Sylwan widocznie był tem mnóstwem po sobie następujących wypadków niepomyślnych przejęty głęboko i chmura smutku nad czołem jego zawisła; a zwykła mu samowolność i lekceważenie wszystkich, które każde rozdrażnienie powiększało, niezmiernie się w nim wzmogły. Szedł zamyślony, gniewny, dumny, z brwią namarszczoną do swoich pokojów, nie racząc nawet spojrzeć na matkę i ojca, ani się do siostry odezwać, ani swych myśli z kimkolwiek podzielić. Dumał tylko o upadku majątku, znaczenia, nadziei swoich, z rozpaczą, na którą nie widział ratunku. Przywykły uważać los za sługę słuchającego skinienia, gniewał się, że mu wydzierał to, co, jak sądził, słusznie, koniecznie mu należało. Jedyną zbawczą deską w jego głowie było ożenienie; na niem gruntował rachuby przyszłości, zbogacenia nowego i podniesienia się: nie wątpił bowiem, że na pierwsze jego wejrzenie, na wyciągnienie ręki, rzucą się ku niemu tłumami dziedziczki miljonów.

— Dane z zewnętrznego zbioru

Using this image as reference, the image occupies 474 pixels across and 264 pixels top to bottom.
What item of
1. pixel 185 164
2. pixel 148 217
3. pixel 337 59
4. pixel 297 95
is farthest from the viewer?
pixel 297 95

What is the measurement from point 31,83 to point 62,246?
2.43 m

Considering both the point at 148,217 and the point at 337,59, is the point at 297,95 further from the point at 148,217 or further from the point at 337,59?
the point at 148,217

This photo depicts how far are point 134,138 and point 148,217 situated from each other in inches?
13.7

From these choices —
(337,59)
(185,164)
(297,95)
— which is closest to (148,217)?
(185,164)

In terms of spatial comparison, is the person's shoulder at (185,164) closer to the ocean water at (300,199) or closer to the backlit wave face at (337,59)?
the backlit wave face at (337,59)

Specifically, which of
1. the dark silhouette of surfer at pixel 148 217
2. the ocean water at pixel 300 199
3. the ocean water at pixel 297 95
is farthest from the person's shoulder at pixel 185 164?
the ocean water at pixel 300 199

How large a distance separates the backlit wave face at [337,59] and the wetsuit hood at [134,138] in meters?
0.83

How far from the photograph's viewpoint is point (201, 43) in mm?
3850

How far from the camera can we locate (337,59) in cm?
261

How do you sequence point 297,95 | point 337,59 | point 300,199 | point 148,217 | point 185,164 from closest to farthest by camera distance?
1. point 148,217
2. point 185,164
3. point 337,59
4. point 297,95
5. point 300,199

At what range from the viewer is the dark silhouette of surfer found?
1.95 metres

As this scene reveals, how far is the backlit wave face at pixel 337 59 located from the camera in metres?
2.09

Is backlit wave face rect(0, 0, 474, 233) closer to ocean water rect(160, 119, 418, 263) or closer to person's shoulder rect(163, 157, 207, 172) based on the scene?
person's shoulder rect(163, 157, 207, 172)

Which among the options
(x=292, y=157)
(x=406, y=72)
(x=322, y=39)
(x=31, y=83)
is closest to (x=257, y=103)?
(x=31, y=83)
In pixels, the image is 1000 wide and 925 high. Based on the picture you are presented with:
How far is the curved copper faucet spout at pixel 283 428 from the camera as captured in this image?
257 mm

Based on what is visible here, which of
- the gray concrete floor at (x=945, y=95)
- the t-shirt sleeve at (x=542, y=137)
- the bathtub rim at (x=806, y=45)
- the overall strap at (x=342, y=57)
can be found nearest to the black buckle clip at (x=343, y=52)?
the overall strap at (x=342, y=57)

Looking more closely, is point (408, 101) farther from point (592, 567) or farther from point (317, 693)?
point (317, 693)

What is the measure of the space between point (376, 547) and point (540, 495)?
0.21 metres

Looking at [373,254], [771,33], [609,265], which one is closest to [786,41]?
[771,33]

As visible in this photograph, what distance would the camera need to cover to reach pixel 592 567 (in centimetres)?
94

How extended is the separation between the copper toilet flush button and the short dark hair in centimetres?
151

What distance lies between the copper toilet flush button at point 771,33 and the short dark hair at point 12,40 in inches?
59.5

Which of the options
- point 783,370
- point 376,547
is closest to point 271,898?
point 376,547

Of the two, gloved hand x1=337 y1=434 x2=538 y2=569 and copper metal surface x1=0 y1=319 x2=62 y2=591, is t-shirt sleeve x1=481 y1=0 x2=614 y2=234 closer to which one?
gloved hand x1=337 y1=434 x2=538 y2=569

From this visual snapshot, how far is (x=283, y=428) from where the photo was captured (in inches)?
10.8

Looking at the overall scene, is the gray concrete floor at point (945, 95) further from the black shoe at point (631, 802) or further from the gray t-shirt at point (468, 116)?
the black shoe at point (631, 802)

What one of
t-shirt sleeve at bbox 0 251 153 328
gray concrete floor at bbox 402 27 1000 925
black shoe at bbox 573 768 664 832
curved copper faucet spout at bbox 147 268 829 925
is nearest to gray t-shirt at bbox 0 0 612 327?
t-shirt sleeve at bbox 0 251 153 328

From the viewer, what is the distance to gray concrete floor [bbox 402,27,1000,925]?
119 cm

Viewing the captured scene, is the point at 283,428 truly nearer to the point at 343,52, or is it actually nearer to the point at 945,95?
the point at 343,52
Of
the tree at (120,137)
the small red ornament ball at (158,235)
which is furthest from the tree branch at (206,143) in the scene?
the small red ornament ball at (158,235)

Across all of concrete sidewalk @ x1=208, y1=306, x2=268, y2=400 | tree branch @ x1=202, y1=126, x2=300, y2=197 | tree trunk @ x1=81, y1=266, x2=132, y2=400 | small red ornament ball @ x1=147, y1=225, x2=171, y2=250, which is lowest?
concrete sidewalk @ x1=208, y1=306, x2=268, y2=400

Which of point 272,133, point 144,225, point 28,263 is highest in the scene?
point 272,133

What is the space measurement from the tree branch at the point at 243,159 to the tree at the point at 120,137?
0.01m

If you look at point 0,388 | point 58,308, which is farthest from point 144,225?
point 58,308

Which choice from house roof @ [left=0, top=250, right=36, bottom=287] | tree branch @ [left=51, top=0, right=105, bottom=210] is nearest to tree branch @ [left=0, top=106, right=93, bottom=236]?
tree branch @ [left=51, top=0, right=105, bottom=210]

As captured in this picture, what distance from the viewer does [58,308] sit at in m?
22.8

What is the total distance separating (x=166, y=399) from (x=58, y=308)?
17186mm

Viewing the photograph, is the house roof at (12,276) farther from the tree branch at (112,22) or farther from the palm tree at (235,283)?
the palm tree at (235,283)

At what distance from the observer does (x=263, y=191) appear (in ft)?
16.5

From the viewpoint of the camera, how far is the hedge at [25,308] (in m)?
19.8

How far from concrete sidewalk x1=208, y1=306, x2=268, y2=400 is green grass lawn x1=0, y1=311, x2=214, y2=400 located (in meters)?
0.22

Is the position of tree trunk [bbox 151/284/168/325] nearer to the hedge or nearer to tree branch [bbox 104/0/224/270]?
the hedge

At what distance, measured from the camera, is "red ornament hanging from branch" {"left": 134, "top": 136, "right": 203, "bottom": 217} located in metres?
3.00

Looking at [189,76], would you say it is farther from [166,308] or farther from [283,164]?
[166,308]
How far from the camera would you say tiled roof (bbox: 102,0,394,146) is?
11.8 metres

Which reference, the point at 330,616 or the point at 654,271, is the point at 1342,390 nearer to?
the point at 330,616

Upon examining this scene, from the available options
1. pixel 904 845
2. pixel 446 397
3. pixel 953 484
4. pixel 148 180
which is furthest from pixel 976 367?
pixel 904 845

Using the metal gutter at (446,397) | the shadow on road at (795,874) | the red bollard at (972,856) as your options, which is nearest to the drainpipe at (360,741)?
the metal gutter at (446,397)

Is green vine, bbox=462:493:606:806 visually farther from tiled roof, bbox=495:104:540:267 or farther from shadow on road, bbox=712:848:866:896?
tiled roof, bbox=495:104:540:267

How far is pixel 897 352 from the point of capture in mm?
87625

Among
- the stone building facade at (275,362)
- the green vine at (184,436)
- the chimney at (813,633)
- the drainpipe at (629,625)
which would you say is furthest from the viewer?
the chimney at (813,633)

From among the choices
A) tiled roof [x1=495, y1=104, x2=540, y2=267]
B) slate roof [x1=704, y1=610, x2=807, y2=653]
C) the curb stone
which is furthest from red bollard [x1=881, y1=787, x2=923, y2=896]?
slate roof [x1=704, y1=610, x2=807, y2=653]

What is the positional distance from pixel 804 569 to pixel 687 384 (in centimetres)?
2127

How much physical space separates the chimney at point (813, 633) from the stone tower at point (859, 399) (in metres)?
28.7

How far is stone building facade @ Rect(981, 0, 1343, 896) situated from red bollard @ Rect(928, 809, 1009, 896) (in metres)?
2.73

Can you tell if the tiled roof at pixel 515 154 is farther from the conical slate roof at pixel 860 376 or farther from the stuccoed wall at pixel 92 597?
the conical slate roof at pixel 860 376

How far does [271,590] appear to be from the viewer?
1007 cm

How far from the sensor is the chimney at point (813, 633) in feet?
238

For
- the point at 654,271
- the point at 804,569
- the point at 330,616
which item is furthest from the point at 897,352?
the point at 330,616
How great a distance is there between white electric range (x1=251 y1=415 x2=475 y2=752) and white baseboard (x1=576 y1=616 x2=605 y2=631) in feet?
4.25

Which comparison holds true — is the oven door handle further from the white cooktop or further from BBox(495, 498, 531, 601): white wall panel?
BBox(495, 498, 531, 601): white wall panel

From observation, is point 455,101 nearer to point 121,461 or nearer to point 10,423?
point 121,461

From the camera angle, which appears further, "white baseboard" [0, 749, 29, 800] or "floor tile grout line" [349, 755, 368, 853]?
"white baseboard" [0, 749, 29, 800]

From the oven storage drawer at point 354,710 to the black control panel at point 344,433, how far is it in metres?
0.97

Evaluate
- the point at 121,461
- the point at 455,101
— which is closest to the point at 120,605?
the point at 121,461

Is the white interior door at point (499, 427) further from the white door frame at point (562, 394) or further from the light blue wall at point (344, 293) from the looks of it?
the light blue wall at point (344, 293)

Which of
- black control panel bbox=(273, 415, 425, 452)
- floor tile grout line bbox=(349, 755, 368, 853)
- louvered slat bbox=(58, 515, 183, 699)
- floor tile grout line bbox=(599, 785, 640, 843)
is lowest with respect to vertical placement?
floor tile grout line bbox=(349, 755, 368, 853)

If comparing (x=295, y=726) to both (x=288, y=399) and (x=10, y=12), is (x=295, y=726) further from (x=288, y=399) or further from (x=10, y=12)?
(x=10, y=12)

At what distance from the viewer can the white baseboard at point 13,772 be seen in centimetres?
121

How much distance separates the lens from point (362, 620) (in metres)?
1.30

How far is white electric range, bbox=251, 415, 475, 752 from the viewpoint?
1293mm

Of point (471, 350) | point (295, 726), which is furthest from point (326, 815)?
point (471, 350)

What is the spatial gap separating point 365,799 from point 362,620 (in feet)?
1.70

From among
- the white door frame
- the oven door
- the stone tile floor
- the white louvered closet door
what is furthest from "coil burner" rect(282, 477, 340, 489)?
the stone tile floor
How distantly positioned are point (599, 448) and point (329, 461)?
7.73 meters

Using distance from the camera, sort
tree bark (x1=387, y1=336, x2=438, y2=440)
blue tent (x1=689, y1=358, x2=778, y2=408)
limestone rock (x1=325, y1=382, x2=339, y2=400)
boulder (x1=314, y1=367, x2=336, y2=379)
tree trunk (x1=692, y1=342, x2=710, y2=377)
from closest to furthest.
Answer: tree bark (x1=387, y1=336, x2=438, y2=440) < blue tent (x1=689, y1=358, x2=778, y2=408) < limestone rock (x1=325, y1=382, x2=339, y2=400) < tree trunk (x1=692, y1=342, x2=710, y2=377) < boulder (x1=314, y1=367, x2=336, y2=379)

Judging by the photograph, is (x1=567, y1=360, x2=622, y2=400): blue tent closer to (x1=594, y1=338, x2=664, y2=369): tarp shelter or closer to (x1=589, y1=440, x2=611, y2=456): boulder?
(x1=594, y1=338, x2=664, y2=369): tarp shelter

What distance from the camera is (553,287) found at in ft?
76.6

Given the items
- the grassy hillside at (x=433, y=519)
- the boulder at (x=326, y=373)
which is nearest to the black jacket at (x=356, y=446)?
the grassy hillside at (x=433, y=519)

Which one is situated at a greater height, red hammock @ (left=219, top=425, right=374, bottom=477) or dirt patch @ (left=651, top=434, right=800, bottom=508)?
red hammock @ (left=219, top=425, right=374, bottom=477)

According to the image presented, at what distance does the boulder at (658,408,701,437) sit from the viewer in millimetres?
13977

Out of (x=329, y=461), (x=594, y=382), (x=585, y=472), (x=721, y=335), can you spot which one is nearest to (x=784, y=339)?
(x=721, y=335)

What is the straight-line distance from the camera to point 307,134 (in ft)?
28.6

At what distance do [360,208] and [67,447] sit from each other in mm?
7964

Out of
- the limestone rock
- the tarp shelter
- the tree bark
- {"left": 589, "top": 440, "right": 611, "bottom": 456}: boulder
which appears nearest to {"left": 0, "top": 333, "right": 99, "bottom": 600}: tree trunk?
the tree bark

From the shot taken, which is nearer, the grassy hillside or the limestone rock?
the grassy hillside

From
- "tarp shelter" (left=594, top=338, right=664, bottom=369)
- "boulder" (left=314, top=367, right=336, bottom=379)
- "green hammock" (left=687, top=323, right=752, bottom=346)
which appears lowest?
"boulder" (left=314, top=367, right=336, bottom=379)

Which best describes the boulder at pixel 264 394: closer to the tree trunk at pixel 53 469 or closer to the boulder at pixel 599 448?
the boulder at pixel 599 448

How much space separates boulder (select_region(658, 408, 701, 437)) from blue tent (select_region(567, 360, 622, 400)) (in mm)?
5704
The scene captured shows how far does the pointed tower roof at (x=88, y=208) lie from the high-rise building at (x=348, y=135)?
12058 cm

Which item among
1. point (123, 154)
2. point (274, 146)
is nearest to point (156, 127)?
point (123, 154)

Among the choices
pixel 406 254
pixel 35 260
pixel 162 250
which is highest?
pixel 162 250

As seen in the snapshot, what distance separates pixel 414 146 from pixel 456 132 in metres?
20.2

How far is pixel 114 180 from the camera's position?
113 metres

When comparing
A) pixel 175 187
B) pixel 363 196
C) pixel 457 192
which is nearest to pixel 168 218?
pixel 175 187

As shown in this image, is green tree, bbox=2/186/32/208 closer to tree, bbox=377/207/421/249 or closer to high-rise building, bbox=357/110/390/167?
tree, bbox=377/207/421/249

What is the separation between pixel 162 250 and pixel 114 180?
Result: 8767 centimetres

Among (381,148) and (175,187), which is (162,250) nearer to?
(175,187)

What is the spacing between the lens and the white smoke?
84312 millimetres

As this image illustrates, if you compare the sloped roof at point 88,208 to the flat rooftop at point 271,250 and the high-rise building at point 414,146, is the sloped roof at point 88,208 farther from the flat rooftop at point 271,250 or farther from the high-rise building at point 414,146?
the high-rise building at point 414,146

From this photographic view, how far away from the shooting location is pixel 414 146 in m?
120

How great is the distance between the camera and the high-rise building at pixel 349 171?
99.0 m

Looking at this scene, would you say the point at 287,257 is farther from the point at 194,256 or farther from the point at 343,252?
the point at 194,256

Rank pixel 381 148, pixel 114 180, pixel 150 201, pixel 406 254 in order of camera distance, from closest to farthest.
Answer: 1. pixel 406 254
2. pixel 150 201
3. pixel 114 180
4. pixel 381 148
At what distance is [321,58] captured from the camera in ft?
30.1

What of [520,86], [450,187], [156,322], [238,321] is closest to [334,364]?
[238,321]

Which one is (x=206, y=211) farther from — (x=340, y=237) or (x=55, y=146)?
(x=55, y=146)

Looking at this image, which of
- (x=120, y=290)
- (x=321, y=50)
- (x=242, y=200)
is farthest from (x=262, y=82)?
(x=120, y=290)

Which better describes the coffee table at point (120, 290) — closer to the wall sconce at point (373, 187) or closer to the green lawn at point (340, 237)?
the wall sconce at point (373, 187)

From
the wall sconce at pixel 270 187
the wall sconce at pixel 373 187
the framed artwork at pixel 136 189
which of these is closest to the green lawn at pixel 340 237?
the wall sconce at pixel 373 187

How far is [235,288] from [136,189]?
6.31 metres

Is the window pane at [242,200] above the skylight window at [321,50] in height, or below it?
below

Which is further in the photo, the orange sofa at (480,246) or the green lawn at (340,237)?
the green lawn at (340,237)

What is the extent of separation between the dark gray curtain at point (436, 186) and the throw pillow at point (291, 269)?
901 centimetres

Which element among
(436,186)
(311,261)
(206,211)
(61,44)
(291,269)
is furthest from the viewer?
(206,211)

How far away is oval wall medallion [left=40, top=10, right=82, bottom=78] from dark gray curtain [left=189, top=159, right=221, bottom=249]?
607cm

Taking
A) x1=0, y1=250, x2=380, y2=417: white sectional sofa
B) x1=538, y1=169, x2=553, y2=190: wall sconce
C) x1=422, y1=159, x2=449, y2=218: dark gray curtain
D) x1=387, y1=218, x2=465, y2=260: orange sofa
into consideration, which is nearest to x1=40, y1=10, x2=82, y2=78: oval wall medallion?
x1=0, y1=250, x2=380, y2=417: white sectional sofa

Znalazłszy sobie tę pociechę i postanowiwszy udać się zaraz gdzie w obcą stronę (gdyż okolica nie była godna młodego hrabiego), uspokojony nieco, zapalił cygaro i położył się na kanapie z wice-hrabią Bragellone Dumasa.
W domu znowu zabierało się na nieporządek i rozprzężenie; popłoch, poprzedzający zwykle chwilę upadku, wszędzie czuć się dawał. Choroba hrabiego, uznanie synowca, uspokojonych czasowo, znowu poruszyły wierzycieli, sług i przyjaciół domu.